*** MATERIAL FOR THE TASK Section Begins ***

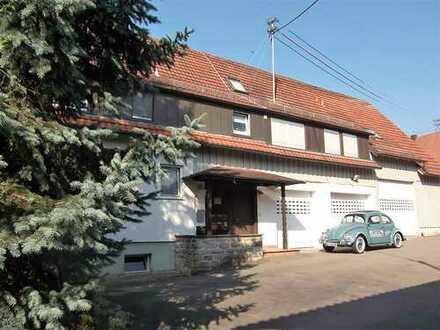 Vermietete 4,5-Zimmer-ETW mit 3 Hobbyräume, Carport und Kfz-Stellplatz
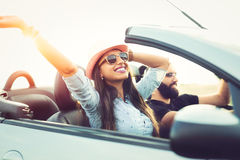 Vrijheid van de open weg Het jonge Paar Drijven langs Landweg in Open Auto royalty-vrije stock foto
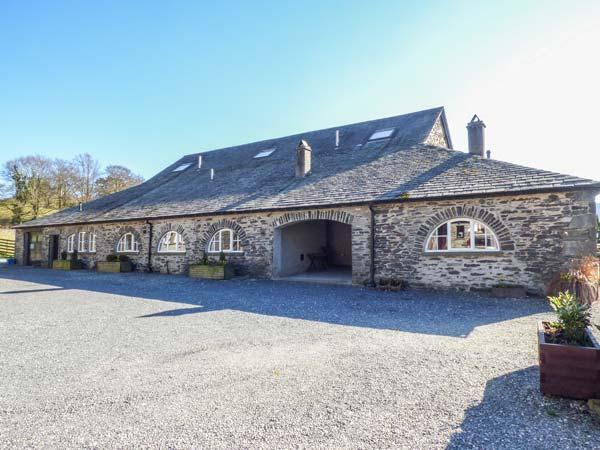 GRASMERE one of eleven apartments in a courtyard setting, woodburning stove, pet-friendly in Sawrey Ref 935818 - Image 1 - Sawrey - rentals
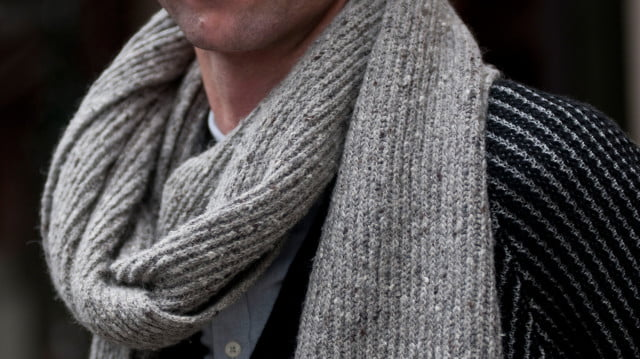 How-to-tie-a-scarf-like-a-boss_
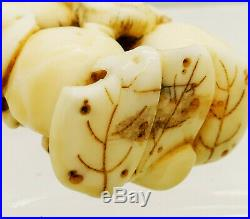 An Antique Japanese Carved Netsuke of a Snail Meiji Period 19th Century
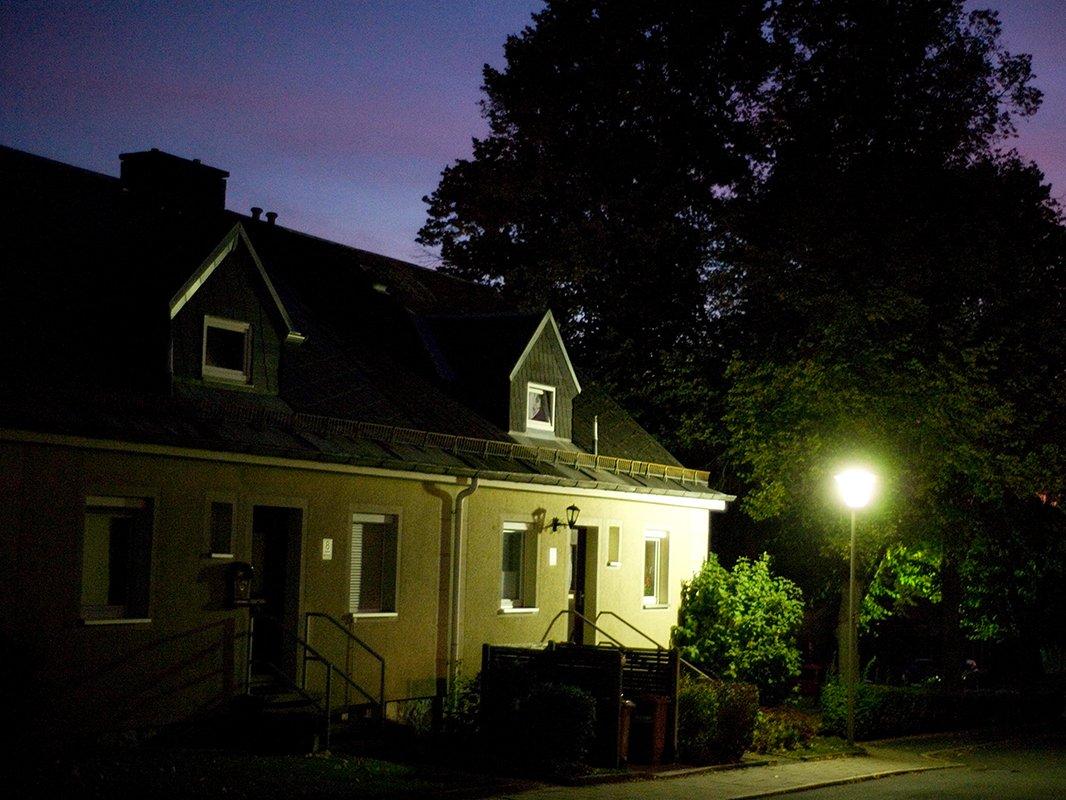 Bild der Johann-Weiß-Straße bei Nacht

*** MATERIAL FOR THE TASK Section Ends ***

_PROBLEM DETAILS_.
Nothing but the text is wanted: repeat the data above exactly, without its images.

_YOUR RESPONSE_.
 Vermietete 4,5-Zimmer-ETW mit 3 Hobbyräume, Carport und Kfz-Stellplatz
 Vrijheid van de open weg Het jonge Paar Drijven langs Landweg in Open Auto royalty-vrije stock foto
 GRASMERE one of eleven apartments in a courtyard setting, woodburning stove, pet-friendly in Sawrey Ref 935818 - Image 1 - Sawrey - rentals
 How-to-tie-a-scarf-like-a-boss_
 An Antique Japanese Carved Netsuke of a Snail Meiji Period 19th Century
 Bild der Johann-Weiß-Straße bei Nacht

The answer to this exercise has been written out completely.